Nucleic acid (NA), an integral component controlling cellular behaviours, hold tremendous potential when modulated. Over the past decade or so, we have seen increasing usage of NA interferences (NAi) for restoring altered cell functions. Being relatively large and anionic, NAi are conventionally loaded within certain carrier (e.g. polymeric, liposomal) for efficient cellular internalization. More recently, DNA origami, programmed folding of DNA strands into a 3D conformation (framework nucleic acids, FNA), have been experimented to enable “carrier-less” NA delivery into cells.

            One significant advantage of FNA is its highly-precise shape and size, promising consistent delivery efficiency. However, its in vivo application through systemic application have thus far been limited with its short lifespan, resulting in poor availability at disease site. Being a lab which specializes in transdermal diagnosis and drug delivery, through collaboration with the FNA expert Prof. Chunhai Fan, we set to explore whether topical application is an amiable route for FNA application, especially for local treatment of skin diseases like melanoma tumor (Figure 1).¹

Figure 1. Framework nucleic acid (FNAs) as nanocarrier for transdermal drug delivery (TDD). a) FNAs with distinct shape and size between 20 to 200 nm are fabricated through programmed folding of DNA strands. b) Size-dependent skin penetration is observed, with 20 nm tetrahedral (TH21) FNAs penetrating the deepest from skin periphery. c) To prove its efficacy as TDD carrier, TH21 is intercalated with doxorubicin (DOX) to treat melanoma tumor model. d) TH21 successfully delivers DOX to tumor site, significantly more than topically-applied free DOX (tDOX) and comparable to when DOX is injected intratumorally (iDOX).      

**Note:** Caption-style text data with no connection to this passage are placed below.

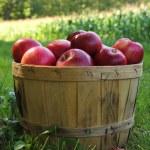 Apples — Stock Photo #13814803
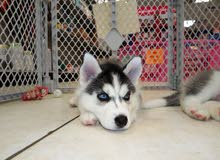 siberian husky puppy for sale two moths old blue eyes long hair large size 0791419242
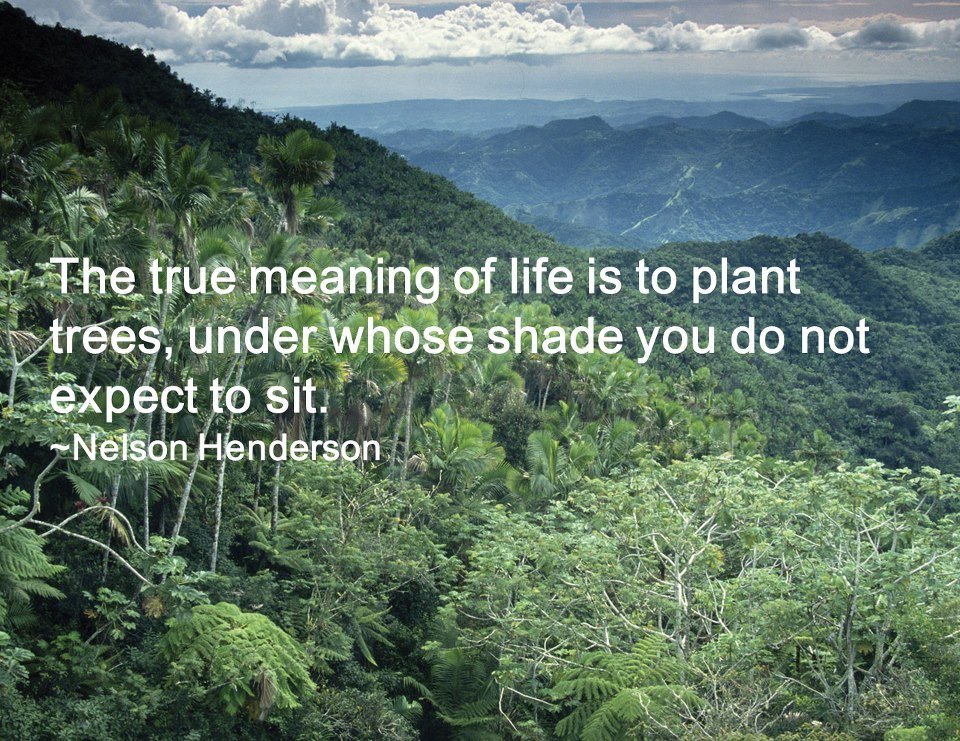 The meaning of planting trees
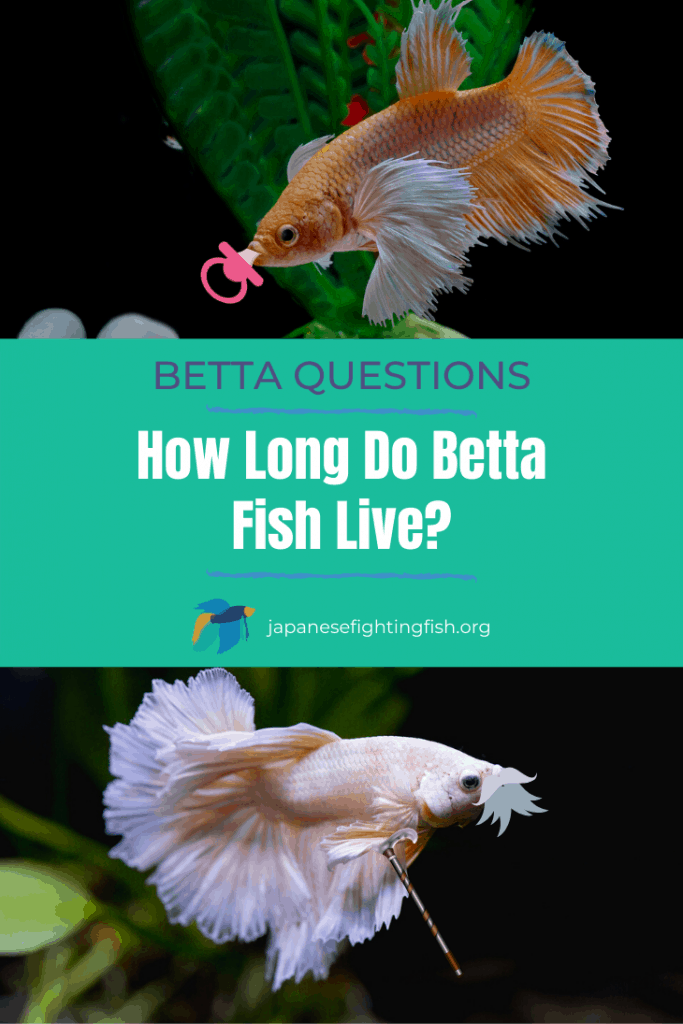 How Long do Betta Fish Live - JapaneseFightingFish.org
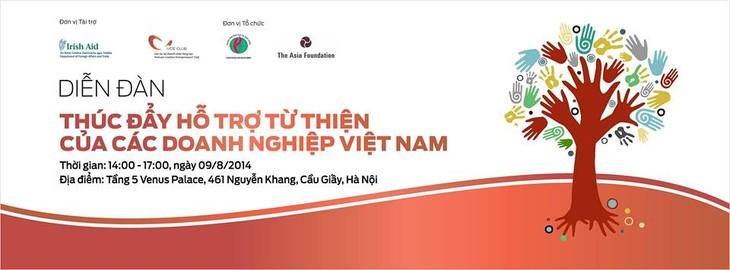 促进越南企业开展慈善活动 - ảnh 1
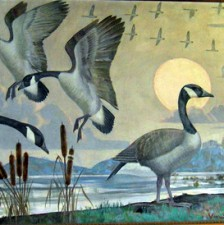 """""""Wild Geese"""""""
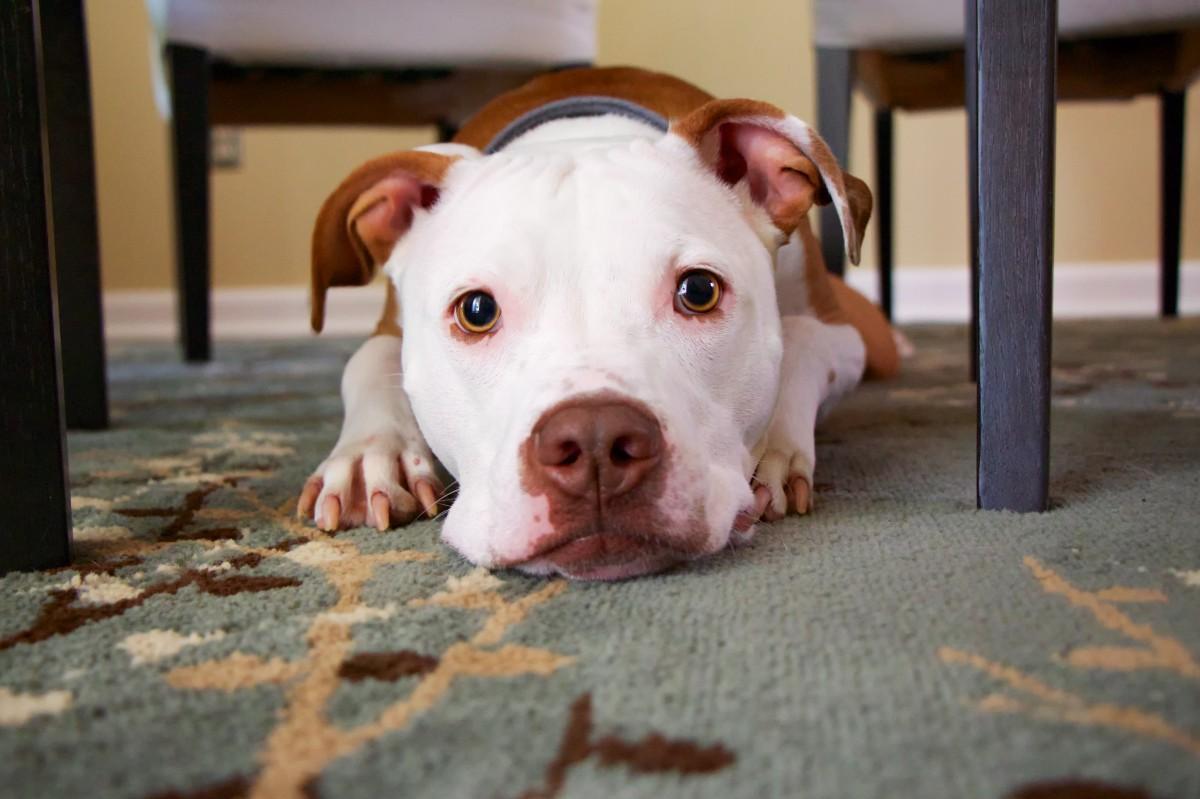 vaccin-chien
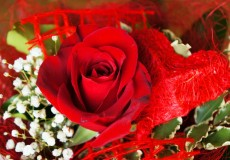 Blumenstrauß – Rote Rose mit Herz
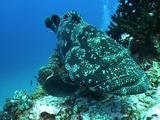 Patato Grouper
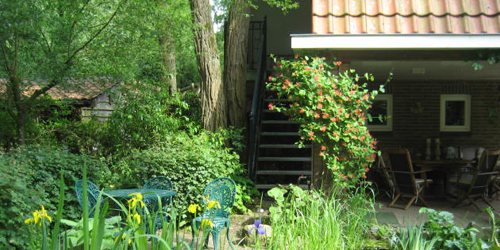 Bed and breakfast Ivy Cottage tuin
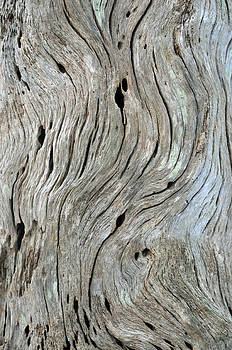 Old Tree Trunk on Jekyll Island by Bruce Gourley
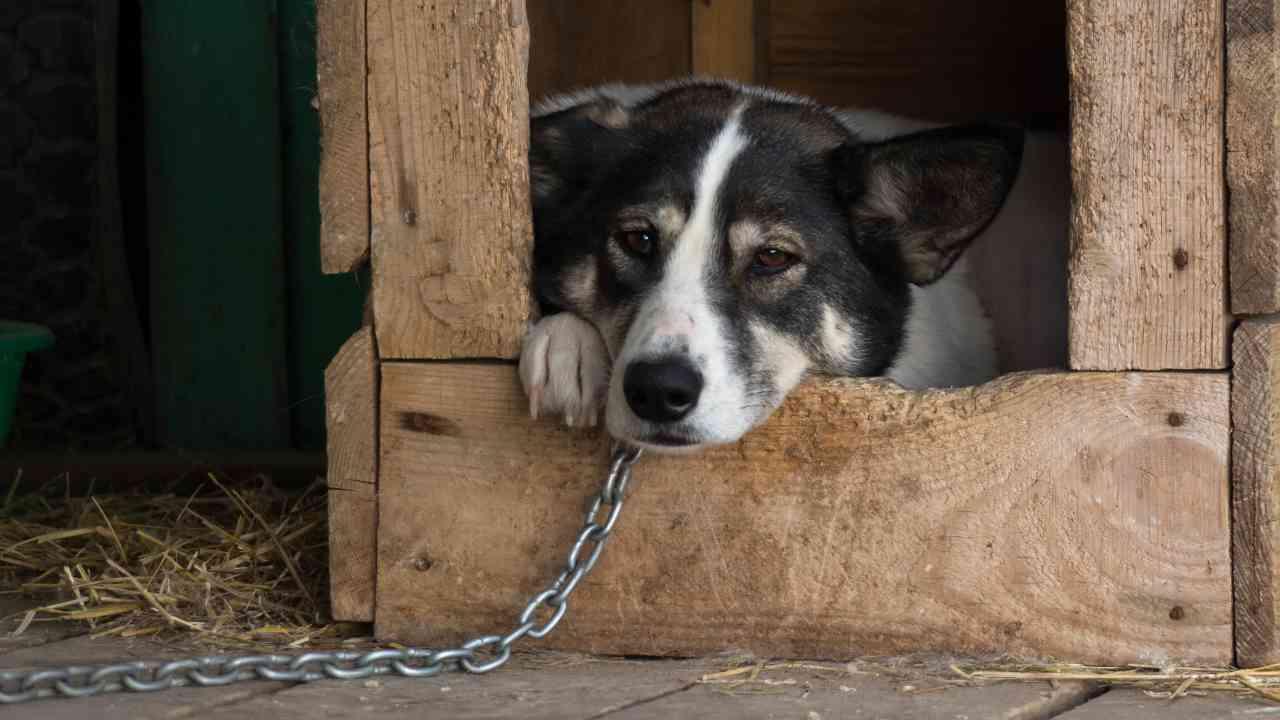 Vietato tenere cani alla catena nel Lazio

            Evaluating 8 FNAs with distinct shape and size (ranging between 20-200nm), we noted size-dependent skin penetration of FNA, with 20nm tetrahedral FNAs (TH21) reaching well into the dermis region. In order to ascertain structural integrity during its penetration, we incorporated Förster resonance energy transfer (FRET) tagging mechanism into TH21. Evaluating its fluorescence across skin depth, minimal FRET deactivation suggested retention of integrity. Finally, we demonstrated its efficacy as transdermal drug carrier for doxorubicin melanoma treatment. Compared to other topical nanocarrier platforms, TH21 showed 2-fold enhanced efficacy stemming from its penetration.    

            While FNA colocalization with hair follicles in skin histology suggests role of appendages in facilitating its penetration, the extent to which it is regulated by FNA properties (size, shape, etc.) remains unclear. Naturally, the next step for this study is to elaborate more on FNA penetration mechanism. Ideally, we want a tight correlation between FNA physical properties with its penetration ability, allowing the generation of FNA ‘tool set’ for any particular desired depth. Besides, it will be interesting to explore its adaptation to pathological skin conditions requiring gene expression modulation, like keloid or hypethropic scarring. 

Reference:

1. Wiraja, C. et al. Framework nucleic acids as programmable carrier for transdermal drug delivery. Nature Communications 10, 1147, doi:10.1038/s41467-019-09029-9 (2019).